O fosso agrava-se quando se olha apenas para os católicos praticantes. Aí, com 27% a revelar que vai à missa pelo menos uma vez por semana, Portugal surge em segundo lugar entre todos os países analisados, atrás da Polónia, com 47%. Apenas 10% de espanhóis e de franceses responde afirmativamente a esta questão, quase três vezes menos que Portugal, e enquanto só 17% dos que se identificam como católicos em Portugal dizem que nunca vão à missa, o número sob para 39% em Espanha, o mais alto de entre os 22 países. Mais uma vez, a Polónia destaca-se com apenas 3% dos católicos a dizer que nunca metem os pés numa Igreja para participar numa missa, sem contar casamentos ou funerais.
Também em relação à frequência de oração, a imagem de Portugal e de Espanha é muito diferente. Enquanto 36% dos jovens católicos portugueses rezam, fora de celebrações religiosas, pelo menos uma vez por semana, em Espanha não são mais do que 22%, com 40% a dizer que nunca o fazem, o número mais alto registado. O número de jovens católicos portugueses que nunca reza é de 18%.
República Checa e Lituânia: dois paradoxos
Nas categorias vistas até aqui, há dois países que se destacam por razões diferentes. A República Checa lidera, de longe, em termos de secularismo, com mais de nove em cada dez jovens checos a dizer que não se identificam com qualquer religião. Já a Lituânia apresenta um valor bastante alto de pessoas a identificar-se como católicas, 72%, apenas atrás da Polónia.
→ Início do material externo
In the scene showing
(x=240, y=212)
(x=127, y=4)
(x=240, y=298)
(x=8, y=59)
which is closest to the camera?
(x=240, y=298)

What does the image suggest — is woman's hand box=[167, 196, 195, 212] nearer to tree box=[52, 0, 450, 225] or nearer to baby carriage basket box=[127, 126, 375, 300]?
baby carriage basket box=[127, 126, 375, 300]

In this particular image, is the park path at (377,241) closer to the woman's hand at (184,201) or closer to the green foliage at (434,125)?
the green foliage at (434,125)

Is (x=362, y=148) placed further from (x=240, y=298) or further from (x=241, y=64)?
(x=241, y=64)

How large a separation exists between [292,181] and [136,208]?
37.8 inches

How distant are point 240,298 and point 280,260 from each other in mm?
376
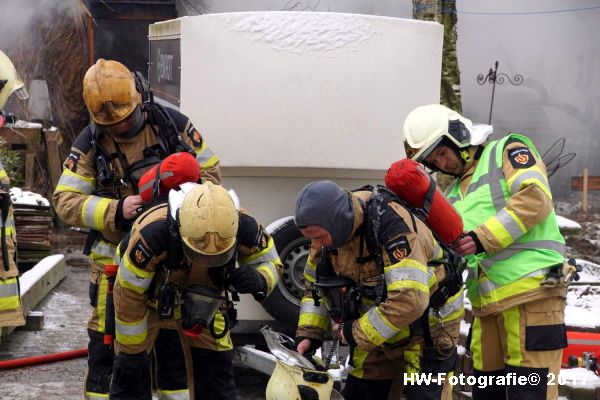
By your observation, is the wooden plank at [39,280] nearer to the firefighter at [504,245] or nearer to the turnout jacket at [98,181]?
the turnout jacket at [98,181]

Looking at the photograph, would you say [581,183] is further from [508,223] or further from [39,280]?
[508,223]

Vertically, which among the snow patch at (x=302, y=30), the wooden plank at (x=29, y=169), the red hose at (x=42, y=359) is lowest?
the red hose at (x=42, y=359)

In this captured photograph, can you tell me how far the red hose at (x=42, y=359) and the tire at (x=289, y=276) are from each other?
169 centimetres

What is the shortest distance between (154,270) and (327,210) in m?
0.88

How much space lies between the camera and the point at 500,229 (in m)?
4.63

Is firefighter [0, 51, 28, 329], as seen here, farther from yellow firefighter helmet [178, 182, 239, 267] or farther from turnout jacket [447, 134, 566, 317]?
turnout jacket [447, 134, 566, 317]

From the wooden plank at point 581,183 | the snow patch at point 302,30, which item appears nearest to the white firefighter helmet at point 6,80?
the snow patch at point 302,30

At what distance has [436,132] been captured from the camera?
477cm

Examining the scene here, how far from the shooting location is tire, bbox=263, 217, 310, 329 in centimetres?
601

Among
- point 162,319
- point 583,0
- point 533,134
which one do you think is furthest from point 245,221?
point 583,0

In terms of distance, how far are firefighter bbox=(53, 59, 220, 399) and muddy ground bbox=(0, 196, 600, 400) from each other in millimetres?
1195

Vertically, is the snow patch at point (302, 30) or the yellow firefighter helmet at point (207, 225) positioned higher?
the snow patch at point (302, 30)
Mas quando se olha aos dados de prática religiosa entre os que se identificam como católicos, a realidade inverte-se. Na Lituânia apenas 5% vai à missa pelo menos uma vez por semana, mas entre os católicos checos – um universo muito menor em números brutos – são 24%, pouco atrás de Portugal.
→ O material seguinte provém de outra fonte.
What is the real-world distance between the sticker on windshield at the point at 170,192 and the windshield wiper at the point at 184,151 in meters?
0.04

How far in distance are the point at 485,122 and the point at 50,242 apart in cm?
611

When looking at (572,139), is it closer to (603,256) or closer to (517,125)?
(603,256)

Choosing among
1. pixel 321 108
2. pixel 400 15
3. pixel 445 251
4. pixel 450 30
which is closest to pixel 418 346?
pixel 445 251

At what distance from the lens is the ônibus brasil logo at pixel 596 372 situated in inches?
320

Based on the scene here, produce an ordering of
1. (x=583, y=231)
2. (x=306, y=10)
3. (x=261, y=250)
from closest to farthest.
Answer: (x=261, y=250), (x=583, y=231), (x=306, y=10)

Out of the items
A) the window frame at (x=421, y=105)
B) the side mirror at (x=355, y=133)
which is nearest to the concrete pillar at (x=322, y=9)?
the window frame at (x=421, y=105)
Em termos de oração semanal, então, a República Checa sobe para segundo lugar na Europa, apenas atrás da Polónia. Um total de 48% dos católicos checos tem prática de oração frequente, contra apenas 14% dos lituanos.
Stephen Bullivant, que orientou o estudo da Universidade de St. Mary, vê o caso checo como fonte de esperança. “Claramente a comunidade católica na República Checa, um país historicamente protestante, vê-se a si mesma como uma minoria contracultura, uma minoria criativa. Na Europa em geral, há medida que as gerações mais velhas morrem vamos ver um aumento de não-religiosos, até que isso se torna a norma. Na República Checa já é a norma, mas os poucos que se consideram religiosos claramente o fazem por alguma razão, não é apenas por um sentimento de pertença tribal, como ainda vemos noutros locais”, diz.
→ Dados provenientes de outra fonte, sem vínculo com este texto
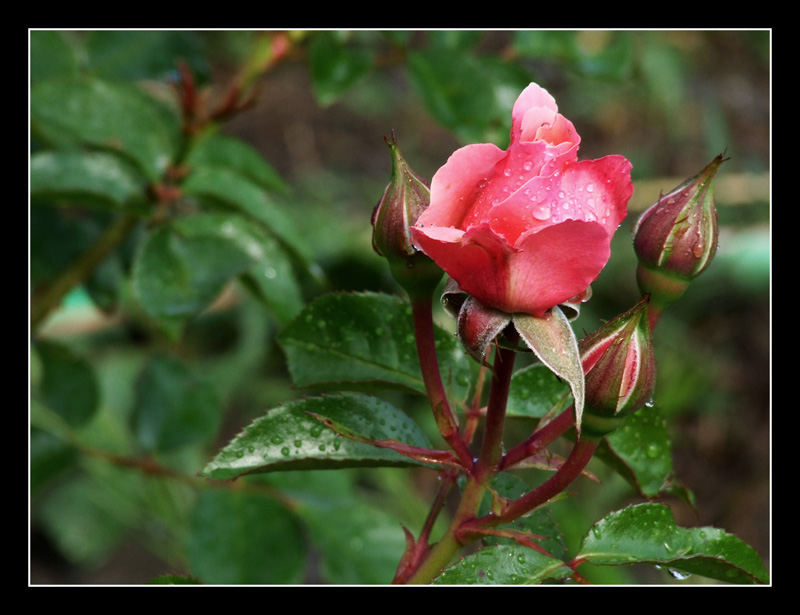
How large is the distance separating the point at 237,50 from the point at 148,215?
2345 millimetres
Há outros dados surpreendentes: por exemplo, apesar de apenas 9% dos católicos holandeses ir à missa semanalmente, 43% diz que reza pelo menos uma vez por semana, um número igual à Irlanda e superior a Portugal.
Uma geração perdida
É em outubro que começa o sínodo de bispos que vai discutir a situação dos jovens na Igreja Católica, mas, neste preciso momento, encontram-se em Roma três centenas de jovens numa reunião preparatória.
Stephen Bullivant está atento ao desenvolvimento destas reuniões, mas alerta para a necessidade de se perceber que o retrato da Europa não representa a realidade mundial. “Aqui só vemos uma pequena parte da Igreja, a Igreja é muito maior que a Europa e o declínio não é a tendência dominante em muitos outros locais.”
“O problema”, diz, “é que o tipo de jovens que vão ser escolhidos para falar no sínodo são os que estão envolvidos e comprometidos com a Igreja. Mas este estudo mostra que há uma percentagem grande que não são representados porque não são praticantes.”
Por isso existe o perigo de o sínodo acabar por não traçar uma imagem verídica dos jovens católicos no mundo. “É muito fácil ficar com a impressão errada de que está tudo bem, e que basta soltar estes jovens no mundo e deixá-los agitar as coisas. Mas o problema é bastante mais profundo que isso”, conclui, “perdemos toda uma geração”.